WRITTEN PROBLEM
In the text below on entries in card games, why can't the dummy's six top spades win any tricks in the example?
--- begin TEXT PROVIDED ---
= Entry (cards) =

Gaining the lead in a particular hand in a card game

An entry, in trick-taking card games such as bridge, is a means of gaining the lead in a particular hand, i.e. winning the trick in that hand. Gaining the lead when some other player (including one's partner) led to the previous trick is referred to as entering one's hand; a card that wins a trick to which another player made the lead (except to the last trick) is therefore known as an entry card.

==Example==

If South declares this hand at notrump and the opening lead is a club, he will probably take just nine tricks with the top cards in his hand. Although the dummy holds the top six spades, they can win no tricks unless someone leads a spade; South has no spades, and so cannot do so and the opponents are unlikely to do so either. If South had just one spade (and one less card elsewhere), he could play it as a means of entering the North hand, enabling it to win six spades tricks.
--- end TEXT PROVIDED ---
--- begin GIVEN INFORMATION ---
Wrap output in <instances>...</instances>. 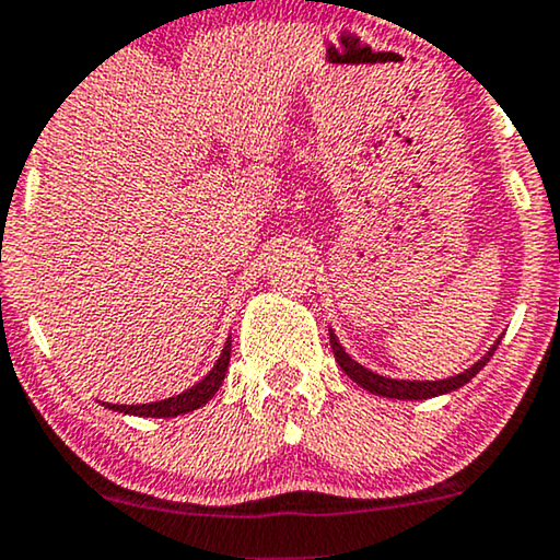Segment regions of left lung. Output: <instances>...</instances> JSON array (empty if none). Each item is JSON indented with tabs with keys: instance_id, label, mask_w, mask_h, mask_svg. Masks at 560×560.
<instances>
[{
	"instance_id": "obj_1",
	"label": "left lung",
	"mask_w": 560,
	"mask_h": 560,
	"mask_svg": "<svg viewBox=\"0 0 560 560\" xmlns=\"http://www.w3.org/2000/svg\"><path fill=\"white\" fill-rule=\"evenodd\" d=\"M329 345H332V352H335V360L337 365H340L345 373H348L352 381H355L360 388H365L373 393V396H383V398H398V400H427V398H436V396H444V393H452L456 388H462V385H467L471 377H475L479 370H482L490 358L494 355V350H498L500 340L492 345L490 350L485 352L482 358H479L475 365L464 370L459 375H452V377H444V381H398V377H385V375H377L373 370H368L365 365H360L358 360H352L345 348L337 340V335L329 329Z\"/></svg>"
}]
</instances>
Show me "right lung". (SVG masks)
<instances>
[{
  "label": "right lung",
  "instance_id": "1",
  "mask_svg": "<svg viewBox=\"0 0 560 560\" xmlns=\"http://www.w3.org/2000/svg\"><path fill=\"white\" fill-rule=\"evenodd\" d=\"M228 362H231V337H228L223 352L208 375L202 377L200 383H195L192 388H187L179 393V396L164 398V400H154V404H139V406H124V404H101L112 411L119 413H131V416H147V419H172V416L179 413H190L195 408H200L208 404V400L215 396L220 385L225 381V370Z\"/></svg>",
  "mask_w": 560,
  "mask_h": 560
}]
</instances>
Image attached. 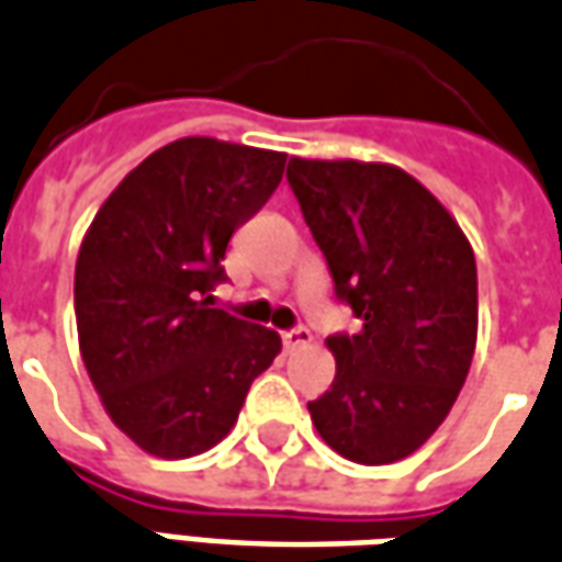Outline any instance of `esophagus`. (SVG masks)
Segmentation results:
<instances>
[{"instance_id": "esophagus-1", "label": "esophagus", "mask_w": 562, "mask_h": 562, "mask_svg": "<svg viewBox=\"0 0 562 562\" xmlns=\"http://www.w3.org/2000/svg\"><path fill=\"white\" fill-rule=\"evenodd\" d=\"M310 340H313V335H310L304 325H301V328H292V331H285V335H282V344H285V349L307 347Z\"/></svg>"}]
</instances>
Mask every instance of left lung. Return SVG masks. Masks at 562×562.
<instances>
[{
	"label": "left lung",
	"instance_id": "1",
	"mask_svg": "<svg viewBox=\"0 0 562 562\" xmlns=\"http://www.w3.org/2000/svg\"><path fill=\"white\" fill-rule=\"evenodd\" d=\"M285 179L337 297L362 319L356 335L325 340L337 374L307 404L313 426L352 462H398L445 423L472 368V243L402 167L292 158Z\"/></svg>",
	"mask_w": 562,
	"mask_h": 562
}]
</instances>
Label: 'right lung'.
I'll list each match as a JSON object with an SVG mask.
<instances>
[{
  "mask_svg": "<svg viewBox=\"0 0 562 562\" xmlns=\"http://www.w3.org/2000/svg\"><path fill=\"white\" fill-rule=\"evenodd\" d=\"M285 155L186 136L105 198L76 261L78 349L117 429L160 459L215 447L282 340L213 307L231 234L277 191Z\"/></svg>",
  "mask_w": 562,
  "mask_h": 562,
  "instance_id": "add662e5",
  "label": "right lung"
}]
</instances>
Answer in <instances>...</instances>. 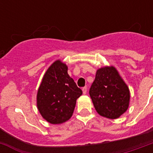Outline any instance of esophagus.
I'll use <instances>...</instances> for the list:
<instances>
[{
  "instance_id": "1",
  "label": "esophagus",
  "mask_w": 153,
  "mask_h": 153,
  "mask_svg": "<svg viewBox=\"0 0 153 153\" xmlns=\"http://www.w3.org/2000/svg\"><path fill=\"white\" fill-rule=\"evenodd\" d=\"M82 93H83V94H86V92H87V90H86V87H83V88H82Z\"/></svg>"
}]
</instances>
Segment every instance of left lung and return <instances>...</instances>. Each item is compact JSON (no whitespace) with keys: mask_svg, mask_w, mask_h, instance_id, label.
<instances>
[{"mask_svg":"<svg viewBox=\"0 0 153 153\" xmlns=\"http://www.w3.org/2000/svg\"><path fill=\"white\" fill-rule=\"evenodd\" d=\"M89 93L96 111L106 118H118L129 105V89L113 66L97 70Z\"/></svg>","mask_w":153,"mask_h":153,"instance_id":"obj_1","label":"left lung"}]
</instances>
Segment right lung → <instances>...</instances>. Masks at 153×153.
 <instances>
[{"mask_svg":"<svg viewBox=\"0 0 153 153\" xmlns=\"http://www.w3.org/2000/svg\"><path fill=\"white\" fill-rule=\"evenodd\" d=\"M67 64L58 59L45 72L36 96L37 109L48 122H66L74 113L82 91L67 73Z\"/></svg>","mask_w":153,"mask_h":153,"instance_id":"right-lung-1","label":"right lung"}]
</instances>
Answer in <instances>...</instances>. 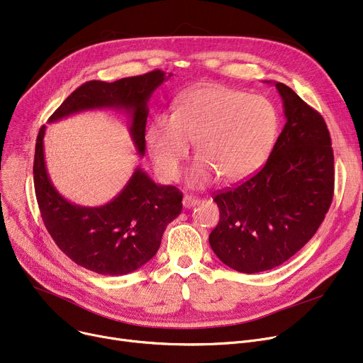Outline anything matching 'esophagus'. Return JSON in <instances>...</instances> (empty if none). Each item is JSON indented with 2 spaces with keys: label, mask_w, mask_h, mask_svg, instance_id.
<instances>
[{
  "label": "esophagus",
  "mask_w": 363,
  "mask_h": 363,
  "mask_svg": "<svg viewBox=\"0 0 363 363\" xmlns=\"http://www.w3.org/2000/svg\"><path fill=\"white\" fill-rule=\"evenodd\" d=\"M200 203V199L199 197H196V196H193V194H186L185 197H184V200H182V204H184V207H193V206H196V204H199Z\"/></svg>",
  "instance_id": "obj_1"
}]
</instances>
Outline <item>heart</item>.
<instances>
[{"mask_svg":"<svg viewBox=\"0 0 363 363\" xmlns=\"http://www.w3.org/2000/svg\"><path fill=\"white\" fill-rule=\"evenodd\" d=\"M275 106L262 95L204 85L181 95L175 113H160L147 129V147L159 174L175 181L191 151L199 159L189 182L204 185L216 174L238 181L260 167L278 132Z\"/></svg>","mask_w":363,"mask_h":363,"instance_id":"b5f03b06","label":"heart"}]
</instances>
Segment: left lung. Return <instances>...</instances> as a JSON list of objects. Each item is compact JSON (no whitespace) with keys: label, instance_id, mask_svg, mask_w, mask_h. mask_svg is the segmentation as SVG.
<instances>
[{"label":"left lung","instance_id":"obj_1","mask_svg":"<svg viewBox=\"0 0 363 363\" xmlns=\"http://www.w3.org/2000/svg\"><path fill=\"white\" fill-rule=\"evenodd\" d=\"M287 123L259 172L215 194L219 222L208 235L230 268L256 274L294 256L318 231L334 196V152L320 113L275 84Z\"/></svg>","mask_w":363,"mask_h":363}]
</instances>
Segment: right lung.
Returning a JSON list of instances; mask_svg holds the SVG:
<instances>
[{
  "mask_svg": "<svg viewBox=\"0 0 363 363\" xmlns=\"http://www.w3.org/2000/svg\"><path fill=\"white\" fill-rule=\"evenodd\" d=\"M164 79L166 73L156 69L110 84L88 81L69 95L50 122L88 108H125L132 113V140L144 155L147 101ZM44 133L45 126H41L35 145L33 184L44 225L57 247L76 264L100 275H125L141 268L157 253L167 223L181 213L182 193L174 185H157L137 169L110 203L101 207L72 204L55 191L47 175Z\"/></svg>",
  "mask_w": 363,
  "mask_h": 363,
  "instance_id": "obj_1",
  "label": "right lung"
}]
</instances>
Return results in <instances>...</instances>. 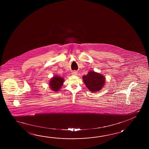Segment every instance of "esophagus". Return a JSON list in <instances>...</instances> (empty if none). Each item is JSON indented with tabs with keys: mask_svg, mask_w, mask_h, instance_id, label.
Listing matches in <instances>:
<instances>
[{
	"mask_svg": "<svg viewBox=\"0 0 149 149\" xmlns=\"http://www.w3.org/2000/svg\"><path fill=\"white\" fill-rule=\"evenodd\" d=\"M77 71H73V72H72V75H77Z\"/></svg>",
	"mask_w": 149,
	"mask_h": 149,
	"instance_id": "obj_1",
	"label": "esophagus"
}]
</instances>
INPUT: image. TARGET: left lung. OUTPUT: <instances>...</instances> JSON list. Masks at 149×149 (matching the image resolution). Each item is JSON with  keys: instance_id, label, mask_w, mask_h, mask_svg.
<instances>
[{"instance_id": "1", "label": "left lung", "mask_w": 149, "mask_h": 149, "mask_svg": "<svg viewBox=\"0 0 149 149\" xmlns=\"http://www.w3.org/2000/svg\"><path fill=\"white\" fill-rule=\"evenodd\" d=\"M83 81L89 91L95 93L101 90L105 84V78L102 74L95 71H89L83 76Z\"/></svg>"}]
</instances>
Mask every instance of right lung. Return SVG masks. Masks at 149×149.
<instances>
[{"label":"right lung","mask_w":149,"mask_h":149,"mask_svg":"<svg viewBox=\"0 0 149 149\" xmlns=\"http://www.w3.org/2000/svg\"><path fill=\"white\" fill-rule=\"evenodd\" d=\"M64 79L61 76L54 75L51 78L49 85L51 90L54 92H58L61 89L63 84Z\"/></svg>","instance_id":"right-lung-1"}]
</instances>
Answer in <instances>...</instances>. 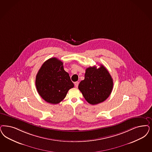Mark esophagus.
<instances>
[{"label": "esophagus", "instance_id": "34e87169", "mask_svg": "<svg viewBox=\"0 0 152 152\" xmlns=\"http://www.w3.org/2000/svg\"><path fill=\"white\" fill-rule=\"evenodd\" d=\"M79 82H75V87L76 88H77L78 87V86H79Z\"/></svg>", "mask_w": 152, "mask_h": 152}]
</instances>
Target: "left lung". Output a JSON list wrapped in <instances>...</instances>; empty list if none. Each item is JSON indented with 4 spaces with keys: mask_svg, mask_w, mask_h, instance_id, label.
Returning a JSON list of instances; mask_svg holds the SVG:
<instances>
[{
    "mask_svg": "<svg viewBox=\"0 0 152 152\" xmlns=\"http://www.w3.org/2000/svg\"><path fill=\"white\" fill-rule=\"evenodd\" d=\"M113 82L110 73L104 66L99 68L90 67L86 69L85 79L79 85L84 98L90 104L102 103L110 95Z\"/></svg>",
    "mask_w": 152,
    "mask_h": 152,
    "instance_id": "obj_1",
    "label": "left lung"
}]
</instances>
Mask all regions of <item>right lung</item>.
<instances>
[{
	"label": "right lung",
	"instance_id": "obj_1",
	"mask_svg": "<svg viewBox=\"0 0 152 152\" xmlns=\"http://www.w3.org/2000/svg\"><path fill=\"white\" fill-rule=\"evenodd\" d=\"M37 91L48 103L56 104L62 101L68 90L73 88L63 63L56 58L46 61L37 73L35 80Z\"/></svg>",
	"mask_w": 152,
	"mask_h": 152
}]
</instances>
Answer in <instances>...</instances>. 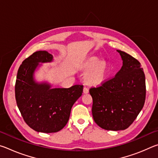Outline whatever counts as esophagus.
I'll list each match as a JSON object with an SVG mask.
<instances>
[{
	"mask_svg": "<svg viewBox=\"0 0 158 158\" xmlns=\"http://www.w3.org/2000/svg\"><path fill=\"white\" fill-rule=\"evenodd\" d=\"M83 92H84V93H85H85H88L89 92V89H88L87 87L85 86L84 88V90H83Z\"/></svg>",
	"mask_w": 158,
	"mask_h": 158,
	"instance_id": "esophagus-1",
	"label": "esophagus"
}]
</instances>
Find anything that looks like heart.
I'll use <instances>...</instances> for the list:
<instances>
[{
  "label": "heart",
  "mask_w": 158,
  "mask_h": 158,
  "mask_svg": "<svg viewBox=\"0 0 158 158\" xmlns=\"http://www.w3.org/2000/svg\"><path fill=\"white\" fill-rule=\"evenodd\" d=\"M84 70L90 71L87 78L93 84H99L104 79L106 74V65L104 62L99 63V59L96 57H92L88 60L83 66Z\"/></svg>",
  "instance_id": "heart-1"
}]
</instances>
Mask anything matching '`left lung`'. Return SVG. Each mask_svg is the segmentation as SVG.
<instances>
[{"label": "left lung", "mask_w": 158, "mask_h": 158, "mask_svg": "<svg viewBox=\"0 0 158 158\" xmlns=\"http://www.w3.org/2000/svg\"><path fill=\"white\" fill-rule=\"evenodd\" d=\"M123 66L113 78L89 90L96 124L106 130H123L132 123L146 100V79L141 63L117 50Z\"/></svg>", "instance_id": "obj_1"}]
</instances>
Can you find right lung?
<instances>
[{"label":"right lung","instance_id":"obj_1","mask_svg":"<svg viewBox=\"0 0 158 158\" xmlns=\"http://www.w3.org/2000/svg\"><path fill=\"white\" fill-rule=\"evenodd\" d=\"M53 56L46 51L33 53L18 69L15 98L23 120L39 132L52 133L62 130L68 122L71 109L83 93V85L68 89H52L46 82L37 83L34 73L39 63H50Z\"/></svg>","mask_w":158,"mask_h":158}]
</instances>
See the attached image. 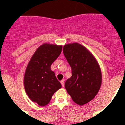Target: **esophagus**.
Returning <instances> with one entry per match:
<instances>
[{"label":"esophagus","instance_id":"esophagus-1","mask_svg":"<svg viewBox=\"0 0 125 125\" xmlns=\"http://www.w3.org/2000/svg\"><path fill=\"white\" fill-rule=\"evenodd\" d=\"M65 80H61V83H62V86L63 87L65 85V82H64Z\"/></svg>","mask_w":125,"mask_h":125}]
</instances>
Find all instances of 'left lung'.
I'll use <instances>...</instances> for the list:
<instances>
[{
	"mask_svg": "<svg viewBox=\"0 0 125 125\" xmlns=\"http://www.w3.org/2000/svg\"><path fill=\"white\" fill-rule=\"evenodd\" d=\"M63 52L72 70L65 87L73 101L82 106L93 100L102 83L99 63L90 51L78 43L63 46Z\"/></svg>",
	"mask_w": 125,
	"mask_h": 125,
	"instance_id": "left-lung-1",
	"label": "left lung"
}]
</instances>
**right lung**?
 I'll return each instance as SVG.
<instances>
[{
    "label": "right lung",
    "mask_w": 125,
    "mask_h": 125,
    "mask_svg": "<svg viewBox=\"0 0 125 125\" xmlns=\"http://www.w3.org/2000/svg\"><path fill=\"white\" fill-rule=\"evenodd\" d=\"M62 45L43 43L38 47L26 67L24 86L32 101L40 106H46L53 94L62 87L51 65L60 56Z\"/></svg>",
    "instance_id": "add662e5"
}]
</instances>
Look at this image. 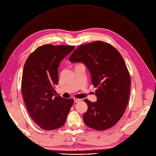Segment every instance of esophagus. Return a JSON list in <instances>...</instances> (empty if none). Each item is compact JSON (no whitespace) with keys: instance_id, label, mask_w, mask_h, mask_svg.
<instances>
[{"instance_id":"1","label":"esophagus","mask_w":156,"mask_h":156,"mask_svg":"<svg viewBox=\"0 0 156 156\" xmlns=\"http://www.w3.org/2000/svg\"><path fill=\"white\" fill-rule=\"evenodd\" d=\"M74 102H79V101H81V99H78V98H74Z\"/></svg>"}]
</instances>
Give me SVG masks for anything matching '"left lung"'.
<instances>
[{
    "label": "left lung",
    "mask_w": 156,
    "mask_h": 156,
    "mask_svg": "<svg viewBox=\"0 0 156 156\" xmlns=\"http://www.w3.org/2000/svg\"><path fill=\"white\" fill-rule=\"evenodd\" d=\"M69 61L84 64L98 87L97 102L84 100L88 106L83 115L85 124L97 130L113 127L124 114L130 87V76L121 54L110 44L95 41L79 46Z\"/></svg>",
    "instance_id": "left-lung-1"
}]
</instances>
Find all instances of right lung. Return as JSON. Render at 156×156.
<instances>
[{
	"label": "right lung",
	"instance_id": "obj_1",
	"mask_svg": "<svg viewBox=\"0 0 156 156\" xmlns=\"http://www.w3.org/2000/svg\"><path fill=\"white\" fill-rule=\"evenodd\" d=\"M75 46L46 44L37 48L26 60L22 77V93L34 121L47 130L64 126L73 99L55 96L58 67Z\"/></svg>",
	"mask_w": 156,
	"mask_h": 156
}]
</instances>
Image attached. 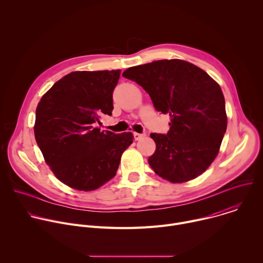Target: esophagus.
<instances>
[{"label":"esophagus","instance_id":"1","mask_svg":"<svg viewBox=\"0 0 263 263\" xmlns=\"http://www.w3.org/2000/svg\"><path fill=\"white\" fill-rule=\"evenodd\" d=\"M133 135H134V139H135V140H138V139H140L141 137H143L145 134H144V133H136V132H134Z\"/></svg>","mask_w":263,"mask_h":263}]
</instances>
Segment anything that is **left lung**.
<instances>
[{
	"label": "left lung",
	"instance_id": "8db88e82",
	"mask_svg": "<svg viewBox=\"0 0 263 263\" xmlns=\"http://www.w3.org/2000/svg\"><path fill=\"white\" fill-rule=\"evenodd\" d=\"M123 77L135 81L157 111L171 117L167 134L151 133L153 171L173 183L204 173L215 159L227 130L224 98L209 74L184 60H157L129 67Z\"/></svg>",
	"mask_w": 263,
	"mask_h": 263
}]
</instances>
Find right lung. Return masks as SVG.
Instances as JSON below:
<instances>
[{
	"mask_svg": "<svg viewBox=\"0 0 263 263\" xmlns=\"http://www.w3.org/2000/svg\"><path fill=\"white\" fill-rule=\"evenodd\" d=\"M121 70L73 71L42 98L34 135L47 164L71 189L89 192L114 178L133 134L102 131L100 117L112 115V93Z\"/></svg>",
	"mask_w": 263,
	"mask_h": 263,
	"instance_id": "obj_1",
	"label": "right lung"
}]
</instances>
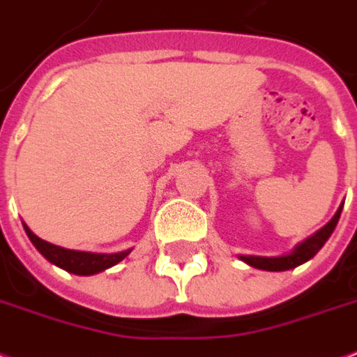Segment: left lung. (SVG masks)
I'll return each instance as SVG.
<instances>
[{
	"instance_id": "obj_1",
	"label": "left lung",
	"mask_w": 357,
	"mask_h": 357,
	"mask_svg": "<svg viewBox=\"0 0 357 357\" xmlns=\"http://www.w3.org/2000/svg\"><path fill=\"white\" fill-rule=\"evenodd\" d=\"M342 206L344 202H340L339 210L335 212V215L326 225L321 227L319 231H316L314 234H310L308 238H305L303 242L293 248L291 252L286 253V255H276V257H261V255H238L240 261H244L245 265L253 266V268H261V271H271V273H282V271H289V268H295V266L303 265L306 261H310L316 255V253L324 248L329 236L333 234L335 227L339 223L340 212H342Z\"/></svg>"
}]
</instances>
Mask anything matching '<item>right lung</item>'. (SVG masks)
Here are the masks:
<instances>
[{
  "label": "right lung",
  "instance_id": "add662e5",
  "mask_svg": "<svg viewBox=\"0 0 357 357\" xmlns=\"http://www.w3.org/2000/svg\"><path fill=\"white\" fill-rule=\"evenodd\" d=\"M22 225L26 234H28V238L31 240V244L36 245V250L43 255L45 259L51 261L52 265L60 266V268H64L68 273L77 274V276H92V274L102 273L105 268H112L113 265L121 263L132 252V248L117 253H94L68 250V248L54 245L51 242H47V240L39 238L38 234H33L30 231V227L26 225V223H22Z\"/></svg>",
  "mask_w": 357,
  "mask_h": 357
}]
</instances>
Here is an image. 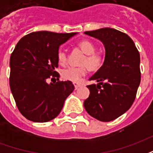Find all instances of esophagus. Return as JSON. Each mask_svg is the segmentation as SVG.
--- end GIVEN INFORMATION ---
EXERCISE ANSWER
Those spades can win tricks only if someone leads a spade. South has no spades, so he can't lead one, and the opponents are unlikely to lead one either.